As described by Jeon et al. (Jeon et al., 2010), following a day of transfection with SCR or CDH3 siRNA into HuCCT1 cells, transfected cells were seeded to a 24-well BioCoat™ Matrigel™ chamber inserts (BD Biosciences, San Jose, CA, USA). After 36 h, cells on the inside of the inserts were removed with cotton tips, and the invaded cells on the outside of the inserts were visualized using hematoxylin/eosin staining.

Real-time RT-PCR

Total RNA was extracted using RNeasy Mini kit (Qiagen, Valencia, CA, USA) in accordance with the manufacturer's protocol. cDNA was synthesized with MMLV reverse transcriptase (Promega, Madison, WI, USA), dNTP and oligo-dT primers. Real-time RT-PCR was carried out using Power SYBR Green PCR Master Mix (Applied Biosystems, Foster city, CA, USA) in the ABI Prism 7500 sequence detector (Applied Biosystems, Foster city, CA, USA) in accordance with the manufacturer's protocol. The primer sequences were as follows: CDH1 (F: 5'-TGG GCC AGG AAA TCA CAT CC-3', R: 5'-CTC AGC CCG AGT GGA AAT GG-3'), CDH3 (F: 5'-CCC CCA GAA GTA CGA GGC CCA-3', R: 5'-ACG CCA CGC TGG TGA GTT GG-3'), Fibronectin (F: 5'-GAG CTG CAC ATG TCT TGG GAA C-3', R: 5'-GGA GCA AAT GGC ACC GAG ATA-3'), SNAI1 (F: 5'-GGA CCC ACA CTG GCG AGA AG-3', R: 5'-ATT CGG GAG AAG GTC CGA GC-3'), SNAI2 (F: 5'-TTG CAA GAT CTG CGG CAA GG-3', R: 5'-AAT GCT CTG TTG CAG TGA GGG C-3'), Vimentin (F: 5'-TGA GTA CCG GAG ACA GGT GCA G-3', R: 5'-TAG CAG CTT CAA CGG CAA AGT TC-3') and β-actin (F: 5'-CAA GAG ATG GCC ACG GCT GC-3', R: 5'-TCC TTC TGC ATC CTG TCG GC-3'). β-actin was used as a loading control and all signals were normalized to β-actin.

Western blotting

Transfected cell lysates were run onto 10% SDS-PAGE gel and transferred to a PVDF membrane.
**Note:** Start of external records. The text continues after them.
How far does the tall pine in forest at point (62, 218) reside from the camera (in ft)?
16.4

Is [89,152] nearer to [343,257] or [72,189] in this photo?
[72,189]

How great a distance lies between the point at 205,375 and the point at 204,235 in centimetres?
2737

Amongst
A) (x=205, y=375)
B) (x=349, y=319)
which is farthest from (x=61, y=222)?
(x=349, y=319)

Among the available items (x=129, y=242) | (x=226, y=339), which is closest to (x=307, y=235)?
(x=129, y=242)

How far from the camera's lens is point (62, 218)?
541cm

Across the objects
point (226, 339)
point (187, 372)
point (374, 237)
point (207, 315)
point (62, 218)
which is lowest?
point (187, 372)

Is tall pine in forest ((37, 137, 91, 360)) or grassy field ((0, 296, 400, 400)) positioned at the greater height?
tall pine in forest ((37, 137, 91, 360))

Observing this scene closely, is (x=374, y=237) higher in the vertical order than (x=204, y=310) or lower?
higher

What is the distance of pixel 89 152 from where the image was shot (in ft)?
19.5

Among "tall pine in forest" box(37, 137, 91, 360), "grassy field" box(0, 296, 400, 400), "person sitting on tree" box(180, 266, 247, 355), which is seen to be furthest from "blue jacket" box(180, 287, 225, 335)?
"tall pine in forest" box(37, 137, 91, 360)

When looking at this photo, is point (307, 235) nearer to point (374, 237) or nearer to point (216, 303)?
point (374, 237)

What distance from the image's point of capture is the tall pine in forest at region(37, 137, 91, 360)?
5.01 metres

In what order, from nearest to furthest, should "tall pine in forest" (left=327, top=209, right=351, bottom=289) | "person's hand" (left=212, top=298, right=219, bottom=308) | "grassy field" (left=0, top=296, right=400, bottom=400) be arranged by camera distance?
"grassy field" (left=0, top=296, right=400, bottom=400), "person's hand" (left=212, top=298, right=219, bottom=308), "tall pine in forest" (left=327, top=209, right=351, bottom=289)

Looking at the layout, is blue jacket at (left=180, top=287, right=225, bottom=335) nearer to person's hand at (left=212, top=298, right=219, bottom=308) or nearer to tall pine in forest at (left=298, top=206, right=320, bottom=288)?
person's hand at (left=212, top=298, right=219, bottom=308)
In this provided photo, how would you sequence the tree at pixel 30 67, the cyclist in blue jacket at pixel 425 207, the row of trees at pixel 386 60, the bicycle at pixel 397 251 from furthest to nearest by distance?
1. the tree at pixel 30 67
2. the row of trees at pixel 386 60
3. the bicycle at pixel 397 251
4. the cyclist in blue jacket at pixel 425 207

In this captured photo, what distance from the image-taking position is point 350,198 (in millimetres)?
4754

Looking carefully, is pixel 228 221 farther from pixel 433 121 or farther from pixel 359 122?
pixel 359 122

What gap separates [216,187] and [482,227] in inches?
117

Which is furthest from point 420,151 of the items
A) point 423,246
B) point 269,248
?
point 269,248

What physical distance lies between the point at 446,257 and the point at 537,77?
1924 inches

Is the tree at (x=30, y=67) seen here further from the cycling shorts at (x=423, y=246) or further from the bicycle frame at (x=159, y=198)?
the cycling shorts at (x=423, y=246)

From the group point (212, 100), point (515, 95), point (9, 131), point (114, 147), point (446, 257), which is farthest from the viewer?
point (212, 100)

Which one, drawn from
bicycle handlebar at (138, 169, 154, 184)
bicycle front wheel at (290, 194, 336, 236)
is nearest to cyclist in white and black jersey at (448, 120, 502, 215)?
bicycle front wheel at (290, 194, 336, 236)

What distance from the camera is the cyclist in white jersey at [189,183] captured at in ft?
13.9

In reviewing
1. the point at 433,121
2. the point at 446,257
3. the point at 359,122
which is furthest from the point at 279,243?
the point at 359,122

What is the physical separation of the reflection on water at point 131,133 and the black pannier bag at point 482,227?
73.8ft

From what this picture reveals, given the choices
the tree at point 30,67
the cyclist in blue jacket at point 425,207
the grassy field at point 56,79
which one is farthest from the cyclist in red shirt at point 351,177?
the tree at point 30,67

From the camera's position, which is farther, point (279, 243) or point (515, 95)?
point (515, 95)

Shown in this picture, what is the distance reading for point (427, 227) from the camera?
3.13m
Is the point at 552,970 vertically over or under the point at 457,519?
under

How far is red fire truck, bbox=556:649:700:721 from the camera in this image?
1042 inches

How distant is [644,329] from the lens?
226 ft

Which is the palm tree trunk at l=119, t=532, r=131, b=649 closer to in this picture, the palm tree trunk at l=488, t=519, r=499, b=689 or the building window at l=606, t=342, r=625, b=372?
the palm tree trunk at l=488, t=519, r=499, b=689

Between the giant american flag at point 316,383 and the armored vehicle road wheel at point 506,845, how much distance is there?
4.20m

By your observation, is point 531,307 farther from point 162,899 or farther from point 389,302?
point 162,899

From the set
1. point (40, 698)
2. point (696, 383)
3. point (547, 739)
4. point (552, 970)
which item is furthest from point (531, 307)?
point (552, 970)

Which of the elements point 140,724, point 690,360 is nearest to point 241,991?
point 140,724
Blocking was carried out with 3% BSA in PBS for 1 h at room temperature. CDH3 antibody (BD Biosciences, CA, USA) was diluted to 1 : 500 in 3% BSA in PBS, and incubated overnight at 4℃. β-actin antibody (Abcam, Cambridge, MA, USA) was diluted to 1 : 2000 in 3% BSA in PBS. HRP-conjugated secondary antibody (Jackson ImmunoResearch Laboratories, West Grove, PA, USA) was diluted to 1 : 2,000 in PBST and incubated for 2 h at room temperature. Blots were visualized by enhanced chemiluminescence (Amersham Bioscience, Freiburg, Germany).

Data analysis

All data are presented as means±SEM. All experiments were repeated at least 4 times. The difference between the mean values of two groups was evaluated using the Student's t-test (unpaired comparison). For comparison of more than three groups, we used one-way analysis of variance (ANOVA) test followed by Tukey's multiple comparison. A P value of <0.05 was considered statistically significant.

Results

CDH3 is knockdowned through the siRNA

Prior to investigating CDH3 functions in cholangiocarcinoma cells using siRNA, we checked whether CDH3 siRNA specifically down-regulate its expression level. Cells were harvested two days after transfection with CDH3 or scrambled siRNA. Real-time RT-PCR showed transfection of CDH3 siRNA into HuCCT1 cells dramatically decreased its mRNA expression level while scrambled control siRNA made no impact (Fig. 1A). CDH3 protein level was measured by Western blotting using CDH3 antibody. CDH3 siRNA significantly reduced its protein level, whereas scrambled siRNA did not (Fig. 1B). These results indicate that CDH3 siRNA could specifically down-regulate CDH3 expression level in HuCCT1 cells.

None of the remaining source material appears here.